REQUIREMENTS | In the lines from the one containing "How far from here" through the one containing "2635 millimetres", inclusive, switch "weathered pillar" to "stone column" and write those lines out again with nothing else changed.

Scene-based reasoning records:
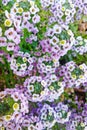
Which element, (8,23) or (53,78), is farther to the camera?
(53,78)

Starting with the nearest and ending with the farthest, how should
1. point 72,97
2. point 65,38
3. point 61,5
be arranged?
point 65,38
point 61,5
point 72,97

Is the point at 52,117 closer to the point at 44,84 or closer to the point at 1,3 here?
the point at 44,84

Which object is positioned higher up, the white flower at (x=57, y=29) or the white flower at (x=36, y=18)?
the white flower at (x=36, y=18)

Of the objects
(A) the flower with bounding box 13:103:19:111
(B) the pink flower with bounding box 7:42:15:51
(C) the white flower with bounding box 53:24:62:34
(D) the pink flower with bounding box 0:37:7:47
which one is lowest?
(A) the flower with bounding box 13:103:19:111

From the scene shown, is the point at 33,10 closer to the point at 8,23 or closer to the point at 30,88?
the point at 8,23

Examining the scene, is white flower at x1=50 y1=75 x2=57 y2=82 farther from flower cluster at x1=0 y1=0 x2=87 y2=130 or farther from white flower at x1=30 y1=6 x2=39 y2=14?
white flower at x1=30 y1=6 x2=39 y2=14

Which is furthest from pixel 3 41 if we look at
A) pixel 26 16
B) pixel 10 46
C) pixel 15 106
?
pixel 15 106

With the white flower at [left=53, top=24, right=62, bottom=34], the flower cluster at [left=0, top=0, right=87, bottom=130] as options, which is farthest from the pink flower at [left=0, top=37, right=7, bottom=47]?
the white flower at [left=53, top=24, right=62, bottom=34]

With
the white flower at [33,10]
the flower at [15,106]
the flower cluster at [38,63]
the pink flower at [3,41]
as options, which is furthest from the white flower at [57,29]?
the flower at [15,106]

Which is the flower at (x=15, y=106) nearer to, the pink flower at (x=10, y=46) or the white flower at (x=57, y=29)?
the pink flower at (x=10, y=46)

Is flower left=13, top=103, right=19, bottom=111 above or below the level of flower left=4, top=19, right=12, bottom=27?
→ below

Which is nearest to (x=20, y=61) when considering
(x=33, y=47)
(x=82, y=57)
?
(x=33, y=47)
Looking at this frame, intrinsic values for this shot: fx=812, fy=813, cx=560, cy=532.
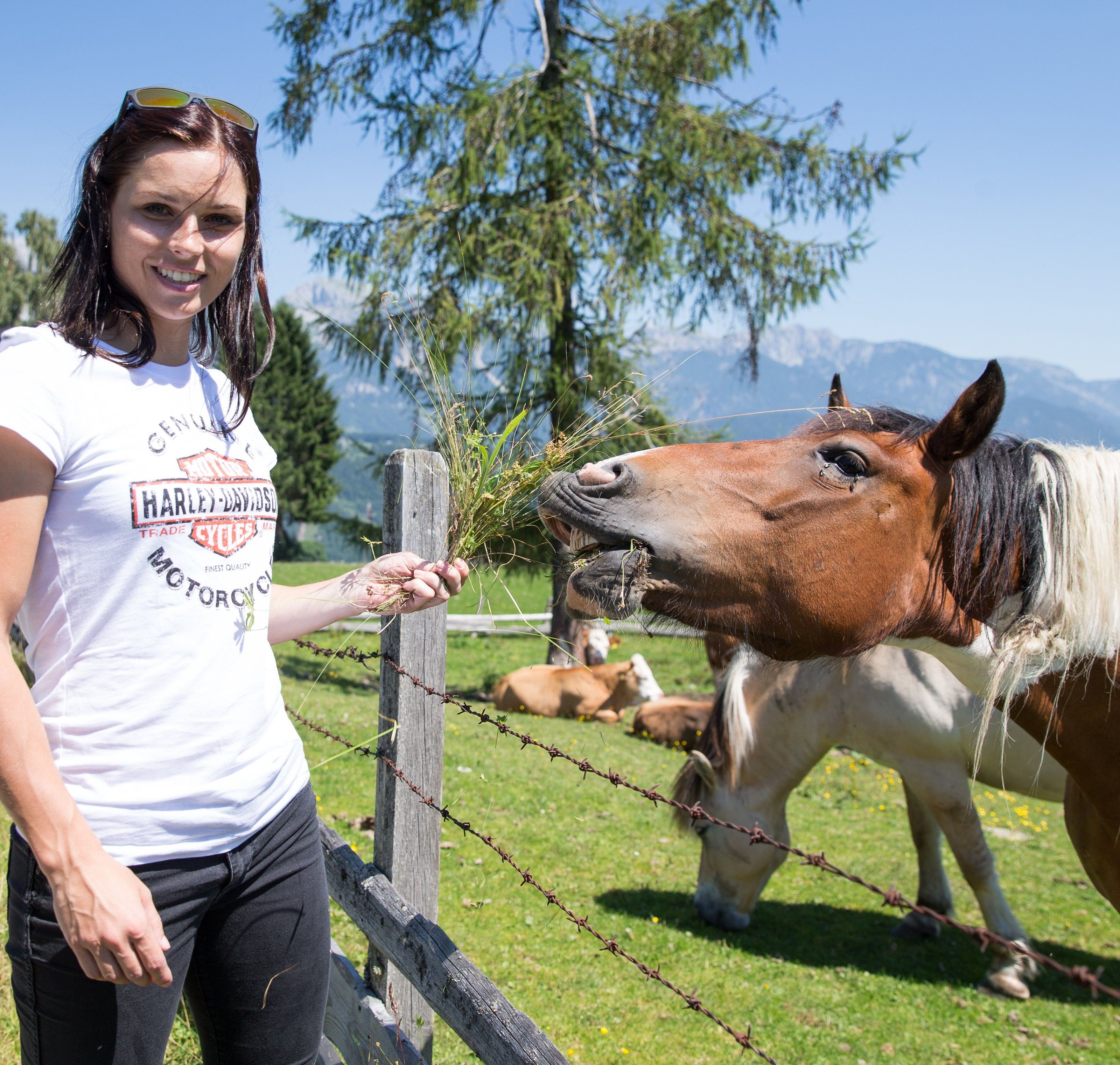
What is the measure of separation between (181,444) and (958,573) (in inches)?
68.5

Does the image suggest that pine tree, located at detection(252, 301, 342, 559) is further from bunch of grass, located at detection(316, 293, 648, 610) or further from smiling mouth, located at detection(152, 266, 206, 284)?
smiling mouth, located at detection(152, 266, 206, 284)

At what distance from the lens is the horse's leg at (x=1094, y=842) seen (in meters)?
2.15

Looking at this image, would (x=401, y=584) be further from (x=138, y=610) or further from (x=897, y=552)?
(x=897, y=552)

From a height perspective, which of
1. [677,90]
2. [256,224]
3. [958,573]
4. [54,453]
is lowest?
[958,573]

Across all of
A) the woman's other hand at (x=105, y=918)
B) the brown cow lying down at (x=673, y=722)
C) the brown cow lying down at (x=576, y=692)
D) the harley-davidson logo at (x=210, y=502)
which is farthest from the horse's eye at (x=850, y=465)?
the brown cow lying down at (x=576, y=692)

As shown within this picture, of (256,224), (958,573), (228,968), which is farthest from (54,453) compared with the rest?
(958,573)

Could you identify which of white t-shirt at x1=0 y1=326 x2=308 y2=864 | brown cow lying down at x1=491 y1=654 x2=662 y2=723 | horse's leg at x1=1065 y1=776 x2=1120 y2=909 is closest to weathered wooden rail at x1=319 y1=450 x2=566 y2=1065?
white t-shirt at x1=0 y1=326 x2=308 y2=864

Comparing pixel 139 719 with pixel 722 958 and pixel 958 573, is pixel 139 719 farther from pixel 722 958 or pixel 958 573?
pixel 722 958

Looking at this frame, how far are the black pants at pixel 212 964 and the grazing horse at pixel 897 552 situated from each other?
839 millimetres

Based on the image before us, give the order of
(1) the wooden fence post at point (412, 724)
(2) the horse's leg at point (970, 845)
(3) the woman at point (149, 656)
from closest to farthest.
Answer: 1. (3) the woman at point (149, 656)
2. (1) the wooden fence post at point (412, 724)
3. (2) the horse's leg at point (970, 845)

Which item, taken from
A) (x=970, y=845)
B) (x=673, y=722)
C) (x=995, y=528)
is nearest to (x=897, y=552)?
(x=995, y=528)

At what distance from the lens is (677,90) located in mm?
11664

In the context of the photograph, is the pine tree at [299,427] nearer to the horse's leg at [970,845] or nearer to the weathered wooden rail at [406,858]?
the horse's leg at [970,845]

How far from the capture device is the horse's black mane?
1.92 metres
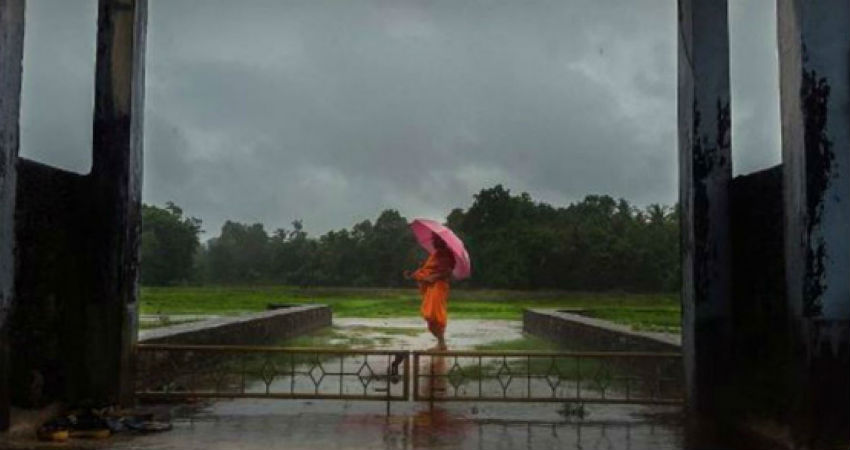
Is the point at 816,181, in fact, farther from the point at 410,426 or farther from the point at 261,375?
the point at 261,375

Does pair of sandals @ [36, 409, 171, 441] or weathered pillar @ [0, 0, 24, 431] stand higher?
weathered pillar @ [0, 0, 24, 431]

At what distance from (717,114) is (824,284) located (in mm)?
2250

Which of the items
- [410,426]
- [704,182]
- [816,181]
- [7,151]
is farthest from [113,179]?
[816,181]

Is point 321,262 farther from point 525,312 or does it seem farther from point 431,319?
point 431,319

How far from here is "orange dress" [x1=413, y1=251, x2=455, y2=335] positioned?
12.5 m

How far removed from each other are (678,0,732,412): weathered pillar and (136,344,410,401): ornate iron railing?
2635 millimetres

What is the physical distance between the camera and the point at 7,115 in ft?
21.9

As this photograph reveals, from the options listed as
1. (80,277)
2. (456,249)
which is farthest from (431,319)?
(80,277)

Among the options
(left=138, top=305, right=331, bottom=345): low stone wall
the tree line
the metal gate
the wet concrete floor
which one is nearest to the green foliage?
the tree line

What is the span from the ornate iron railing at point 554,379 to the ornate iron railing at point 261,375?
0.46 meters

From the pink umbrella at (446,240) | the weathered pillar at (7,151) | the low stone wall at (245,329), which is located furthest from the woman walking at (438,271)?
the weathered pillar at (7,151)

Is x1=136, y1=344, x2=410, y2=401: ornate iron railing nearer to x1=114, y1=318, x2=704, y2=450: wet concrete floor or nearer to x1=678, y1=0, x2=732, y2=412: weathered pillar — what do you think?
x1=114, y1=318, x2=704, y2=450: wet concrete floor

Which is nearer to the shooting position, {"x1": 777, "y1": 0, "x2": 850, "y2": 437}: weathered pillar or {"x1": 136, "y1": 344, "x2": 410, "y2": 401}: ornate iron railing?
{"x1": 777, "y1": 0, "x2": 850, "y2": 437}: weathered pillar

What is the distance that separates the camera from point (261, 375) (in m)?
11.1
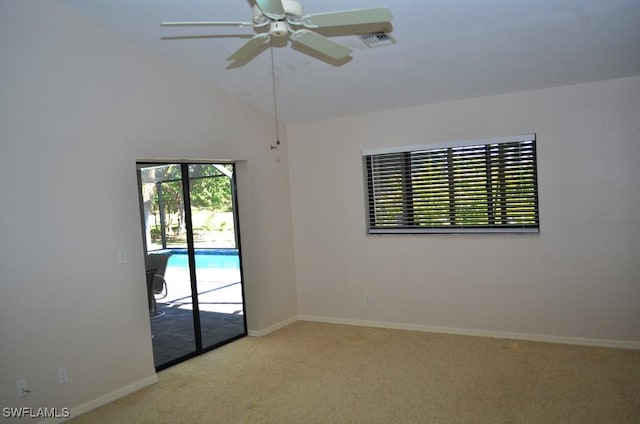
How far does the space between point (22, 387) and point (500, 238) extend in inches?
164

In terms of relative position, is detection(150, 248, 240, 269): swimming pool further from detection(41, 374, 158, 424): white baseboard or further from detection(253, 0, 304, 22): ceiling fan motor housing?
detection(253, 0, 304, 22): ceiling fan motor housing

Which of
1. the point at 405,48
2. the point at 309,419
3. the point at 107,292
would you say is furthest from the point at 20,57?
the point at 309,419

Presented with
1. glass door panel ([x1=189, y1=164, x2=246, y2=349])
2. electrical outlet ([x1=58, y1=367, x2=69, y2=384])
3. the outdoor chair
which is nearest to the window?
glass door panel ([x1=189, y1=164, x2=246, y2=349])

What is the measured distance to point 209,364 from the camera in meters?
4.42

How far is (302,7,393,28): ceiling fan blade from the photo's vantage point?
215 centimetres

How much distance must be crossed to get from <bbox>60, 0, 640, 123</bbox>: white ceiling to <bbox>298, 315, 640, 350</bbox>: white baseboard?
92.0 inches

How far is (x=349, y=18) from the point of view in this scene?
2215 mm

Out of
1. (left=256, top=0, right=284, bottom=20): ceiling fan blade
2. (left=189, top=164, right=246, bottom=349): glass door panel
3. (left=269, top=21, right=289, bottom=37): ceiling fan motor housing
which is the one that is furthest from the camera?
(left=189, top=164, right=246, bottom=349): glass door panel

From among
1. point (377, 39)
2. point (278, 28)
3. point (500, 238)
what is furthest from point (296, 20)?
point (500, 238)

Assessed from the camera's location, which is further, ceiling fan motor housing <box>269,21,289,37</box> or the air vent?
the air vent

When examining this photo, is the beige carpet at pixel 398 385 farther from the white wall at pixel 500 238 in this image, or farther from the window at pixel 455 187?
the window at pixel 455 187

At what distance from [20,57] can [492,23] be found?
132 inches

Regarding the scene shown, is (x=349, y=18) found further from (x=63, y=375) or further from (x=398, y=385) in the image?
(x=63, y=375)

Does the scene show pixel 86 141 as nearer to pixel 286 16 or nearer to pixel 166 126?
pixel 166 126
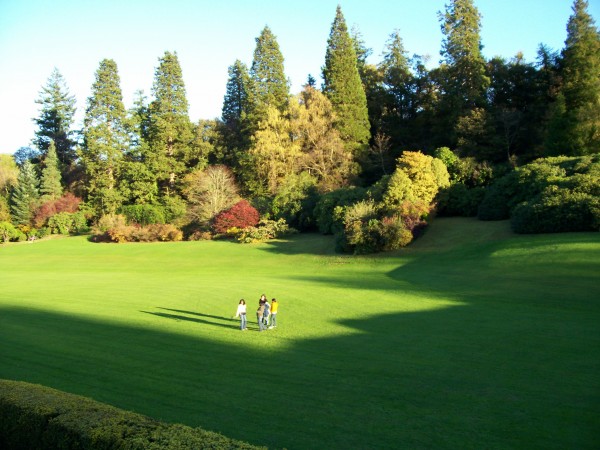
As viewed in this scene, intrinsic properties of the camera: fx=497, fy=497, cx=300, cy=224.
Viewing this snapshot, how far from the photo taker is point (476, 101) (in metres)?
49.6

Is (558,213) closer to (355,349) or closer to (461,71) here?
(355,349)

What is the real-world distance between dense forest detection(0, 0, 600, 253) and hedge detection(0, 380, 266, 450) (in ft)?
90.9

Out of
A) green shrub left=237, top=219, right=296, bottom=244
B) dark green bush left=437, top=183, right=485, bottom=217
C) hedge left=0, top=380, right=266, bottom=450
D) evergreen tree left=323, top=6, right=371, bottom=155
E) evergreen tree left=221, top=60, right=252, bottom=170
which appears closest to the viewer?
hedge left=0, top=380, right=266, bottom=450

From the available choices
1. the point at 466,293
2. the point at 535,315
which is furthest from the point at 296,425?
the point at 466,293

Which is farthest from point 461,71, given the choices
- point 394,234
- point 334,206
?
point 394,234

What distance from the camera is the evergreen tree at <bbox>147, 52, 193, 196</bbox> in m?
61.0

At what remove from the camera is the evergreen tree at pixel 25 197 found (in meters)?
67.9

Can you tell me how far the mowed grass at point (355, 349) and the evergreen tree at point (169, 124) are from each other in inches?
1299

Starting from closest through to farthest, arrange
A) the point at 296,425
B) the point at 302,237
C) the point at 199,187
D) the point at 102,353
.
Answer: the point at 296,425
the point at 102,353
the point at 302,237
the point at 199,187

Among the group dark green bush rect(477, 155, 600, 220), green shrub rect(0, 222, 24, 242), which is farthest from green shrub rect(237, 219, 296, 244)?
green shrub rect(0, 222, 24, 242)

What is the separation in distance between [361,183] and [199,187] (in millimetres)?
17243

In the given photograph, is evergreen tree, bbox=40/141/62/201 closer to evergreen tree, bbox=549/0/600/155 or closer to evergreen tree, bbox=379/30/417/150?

EXPECTED OUTPUT |
How far from here is "orange dress" [x1=413, y1=251, x2=455, y2=335] positioned?
12.5 m

How far removed from each other are (678,0,732,412): stone column and (136,344,410,401): ornate iron railing?
2635 millimetres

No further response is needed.